====== Gösterilen Metin

Yükseköğretimde bilgi okuryazarlığı programlarının içeriğine yönelik geliştirilen modeller ve standartlar çok çeşitli olmasına karşın, verilecek eğitimin içeriğine ilişkin konuları genel hatları ile şu şekilde ele almak mümkündür:

-Bilginin önemi, bilgi toplumu, bilgi patlaması, vb. gibi bilgi çağına ilişkin kavramlar ile bilgi okuryazarlığının yaşam boyu öğrenme, öğrenmeyi öğrenme, bağımsız öğrenme, eleştirel düşünme, analitik düşünme gibi kavramlarla ilişkisi,

-Bilgi aramaya ilişkin bilgi gereksinimini ifade etme, arama stratejisi geliştirme ve sonuçları değerlendirme gibi bilgi arama ve elde etme becerileri,

-Bilginin kütüphanelerde ve elektronik ortamda nasıl düzenlendiğine ilişkin bilgiler,

-Bilgi erişim araçlarının (kütüphane katalogları, veri tabanları, arama motorları, vb.) tanıtımı ve kullanımı becerileri,

-Hem geleneksel yöntemler hem de teknolojik gelişmelerin sunduğu araçların göz önünde bulundurularak bilgi kaynaklarının türleri ile bilginin üretimi, erişimi, elde edilmesi, kullanılması, iletilmesi gibi süreçler ve bu süreçlerde kullanılabilecek araçlara ilişkin beceriler,

-Erişilen ve elde edilen bilginin değerlendirilmesi, sentezlenmesi ve yeni bilgi oluşturma için kullanılmasına ilişkin beceriler,

-Alıntı yapma, dipnot verme ve kaynakça hazırlama gibi bilginin sunumunda kullanılacak yöntem ve kurallara ilişkin bilgi ve beceriler,

-Bilgi iletimi ve yayınlanmasına (sunum hazırlama, makale yazma, vb.) ilişkin bilgi ve beceriler,

-Bilgi erişimine ve kullanımına ilişkin etik ve yasal konulara (telif hakkı, gizlilik, güvenlik, düşünce ve ifade özgürlüğü, sansür, bilgi edinme hakkı, bilgi hırsızlığı, vb.).

============
====== Listelenen Girdiler

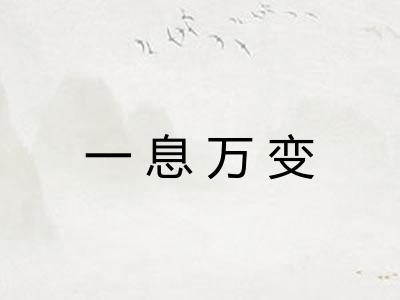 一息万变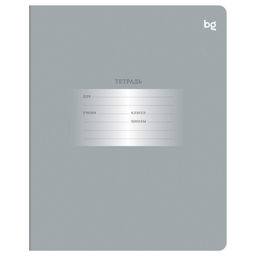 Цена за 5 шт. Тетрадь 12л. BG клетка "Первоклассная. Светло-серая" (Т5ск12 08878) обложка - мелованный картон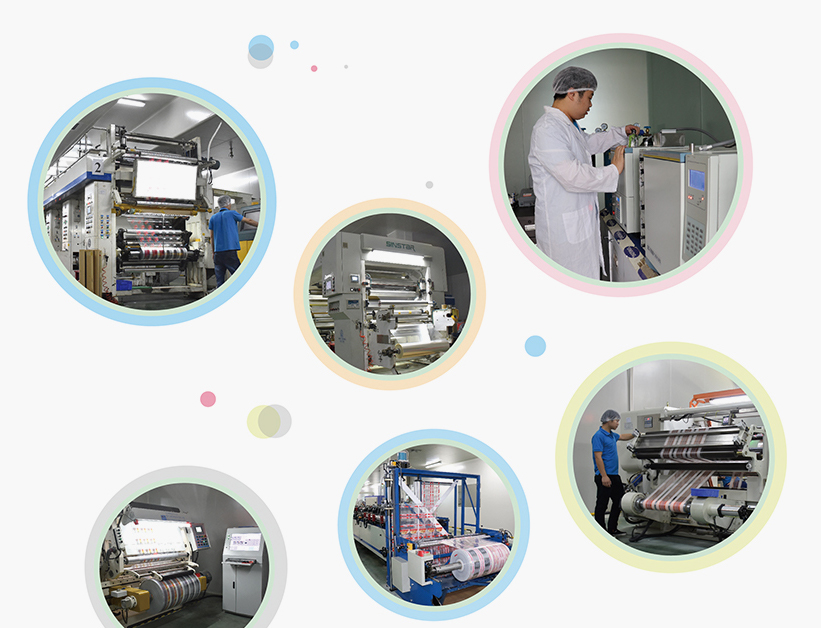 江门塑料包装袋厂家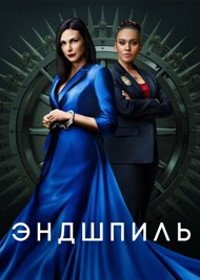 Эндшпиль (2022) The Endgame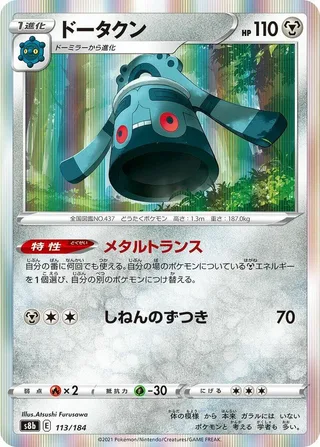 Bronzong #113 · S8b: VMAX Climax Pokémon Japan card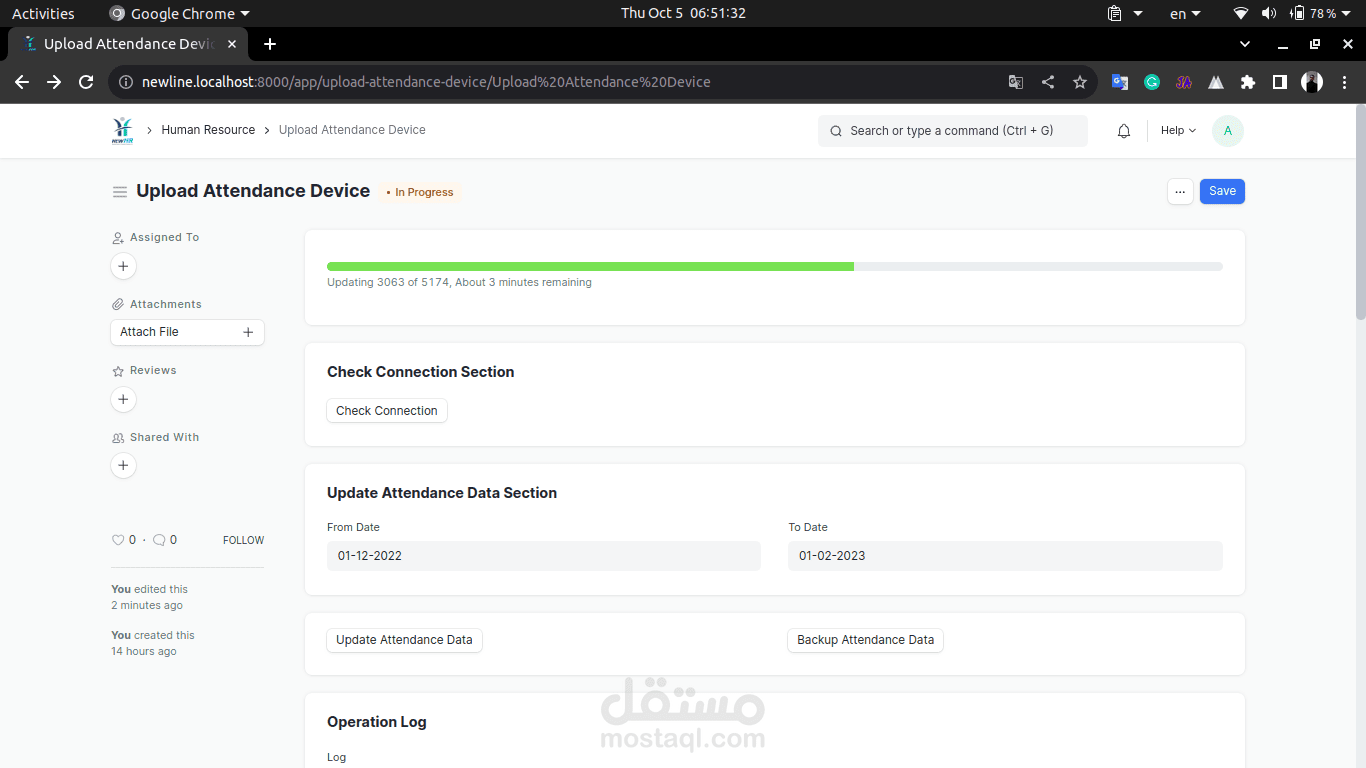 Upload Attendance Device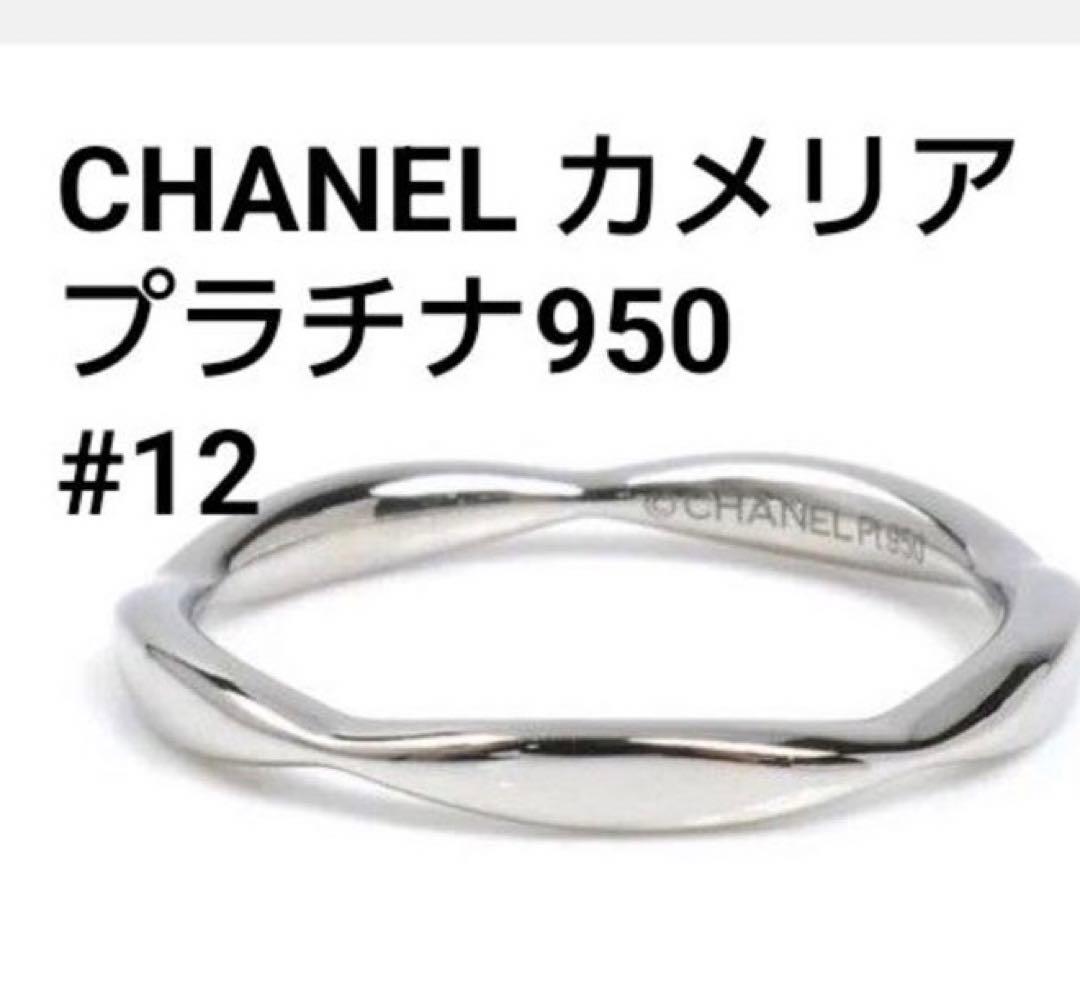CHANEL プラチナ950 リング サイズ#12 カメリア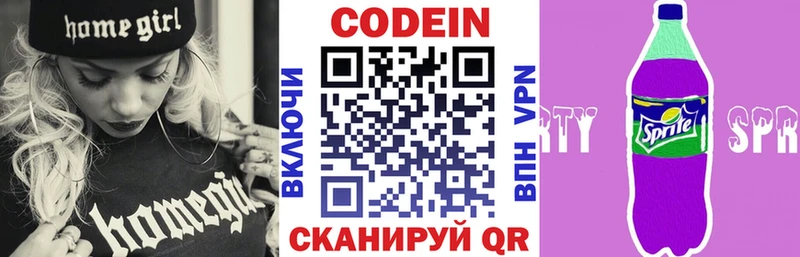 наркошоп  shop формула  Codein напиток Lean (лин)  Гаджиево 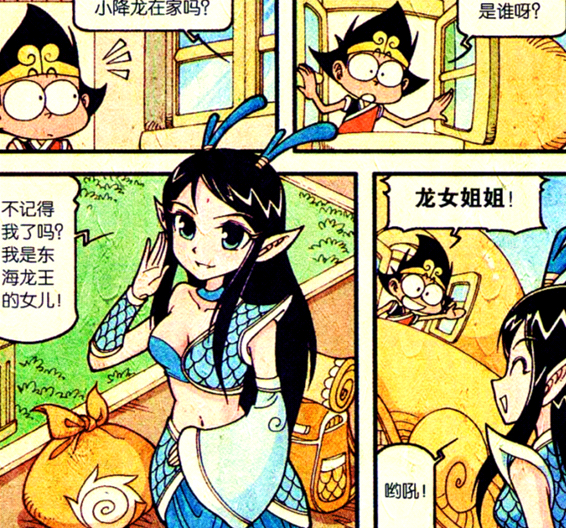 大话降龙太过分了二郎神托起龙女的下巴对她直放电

============

Etkinlik 1 =
Bilgi okuryazarlığı metninde bilgi erişim araçlarına örnek olarak hangileri veriliyor?
Etkinlik 2 =
Bilgi okuryazarlığı metninde "-Bilgi iletimi ve" ifadesinden "bilgi hırsızlığı, vb.)." ifadesine kadar olan kısmı harfi harfine yeniden yazın.
Girdilerin metinle bir ilgisi yoktur.

Çalışma Sonucu 1 =
Kütüphane katalogları, veri tabanları ve arama motorları.

Çalışma Sonucu 2 =
-Bilgi iletimi ve yayınlanmasına (sunum hazırlama, makale yazma, vb.) ilişkin bilgi ve beceriler,

-Bilgi erişimine ve kullanımına ilişkin etik ve yasal konulara (telif hakkı, gizlilik, güvenlik, düşünce ve ifade özgürlüğü, sansür, bilgi edinme hakkı, bilgi hırsızlığı, vb.).